■ Task instructions:
1. In the thread about the fzf window lagging after neotest runs, give the author of each comment in order of appearance.
2. Write the next comment in the neotest issue thread about the slow fzf window, picking up after the suggestion to set discovery.enabled = false.

■ Text for analysis:
━━━━━━━━━━

Closed rouge8 closed 2 years ago

rouge8 commented 2 years ago

I'm not sure if this is a neotest or neotest-python issue, so I decided to open it here. I'm using fzf and fzf.vim with a GitFiles command:

command! -bang -nargs=? -complete=dir GitFiles
      \ call fzf#vim#files(FugitiveWorkTree(), fzf#vim#with_preview({'source': 'git ls-files || fd --type f'}), <bang>0)
nnoremap <C-p> :GitFiles<Cr>

After running neotest.run.run() or neotest.run.run(vim.fn.expand("%")), the fzf floating terminal window takes 10-15 seconds to populate after the window appears. Navigating the window also lags by seconds once it opens, but if you wait the lag disappears. I can reproduce this on any Python file in my work repository, but not a Rust file in the same repository.

rouge8 commented 2 years ago

I was able to reproduce it in the Django repo: https://recordit.co/xMyHPQATnE My guess is it's something to do with the number of tests or files in the project...

rouge8 commented 2 years ago

It looks like adapter.discover_positions() is called on ~every test file in the repo, I wonder if that's related...

stevearc commented 2 years ago

Likely the same issue I had with large repos in #13. Try setting discovery.enabled = false. You lose the ability to see and run all tests, but it should fix the perf issue.

━━━━━━━━━━

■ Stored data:
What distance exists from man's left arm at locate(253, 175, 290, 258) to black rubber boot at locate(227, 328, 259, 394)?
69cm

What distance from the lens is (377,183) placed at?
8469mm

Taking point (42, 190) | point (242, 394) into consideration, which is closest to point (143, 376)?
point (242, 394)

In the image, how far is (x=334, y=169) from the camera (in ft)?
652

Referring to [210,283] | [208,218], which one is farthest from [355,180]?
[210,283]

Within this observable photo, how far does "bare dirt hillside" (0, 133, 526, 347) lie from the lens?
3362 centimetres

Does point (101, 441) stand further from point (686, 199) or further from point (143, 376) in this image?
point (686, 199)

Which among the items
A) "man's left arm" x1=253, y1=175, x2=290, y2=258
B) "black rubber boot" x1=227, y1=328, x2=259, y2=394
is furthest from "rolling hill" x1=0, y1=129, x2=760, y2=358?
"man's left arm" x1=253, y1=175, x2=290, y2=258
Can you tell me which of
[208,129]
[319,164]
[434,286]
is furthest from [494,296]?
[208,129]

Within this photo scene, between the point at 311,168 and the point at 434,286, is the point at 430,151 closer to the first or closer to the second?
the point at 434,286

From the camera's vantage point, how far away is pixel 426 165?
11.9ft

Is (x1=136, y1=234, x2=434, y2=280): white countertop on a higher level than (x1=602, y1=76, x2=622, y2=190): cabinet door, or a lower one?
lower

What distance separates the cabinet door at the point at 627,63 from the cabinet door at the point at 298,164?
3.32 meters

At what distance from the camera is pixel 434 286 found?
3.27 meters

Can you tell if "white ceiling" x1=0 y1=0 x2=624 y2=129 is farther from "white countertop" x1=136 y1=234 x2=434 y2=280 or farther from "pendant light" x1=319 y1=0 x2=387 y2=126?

━━━━━━━━━━

■ Task-by-task outputs:
1.
1. rouge8
2. rouge8
3. rouge8
4. stevearc

2.
rcarriga commented 2 years ago

I've done a quick check myself and didn't see any slowdown with running other than a lot renders when the summary window was open (which should be fixed now). Is it just fzf that slows down or the entire Neovim instance?

It looks like adapter.discover_positions() is called on ~every test file in the repo, I wonder if that's related...

Can you open the summary window instead of running tests to see? This will isolate discovery from running tests.

I also had pyright absolutely tank my instance while processing, can you double check LSP isn't slowing things down as well?

rouge8 commented 2 years ago

Is it just fzf that slows down or the entire Neovim instance?

The entire Neovim instance is slow while the test runs, but the FZF window is still slow after it finishes.

Can you open the summary window instead of running tests to see? This will isolate discovery from running tests.

Opening FZF after the test summary is a little slow, maybe 1-2 seconds, but not as slow as after the tests.

I also had pyright absolutely tank my instance while processing, can you double check LSP isn't slowing things down as well?

After stopping the LSP with :LspStop and running Neotest on the nearest test, FZF takes 4-5 seconds to open.

rouge8 commented 2 years ago

Likely the same issue I had with large repos in #13. Try setting discovery.enabled = false. You lose the ability to see and run all tests, but it should fix the perf issue.

This seems to fix the issue.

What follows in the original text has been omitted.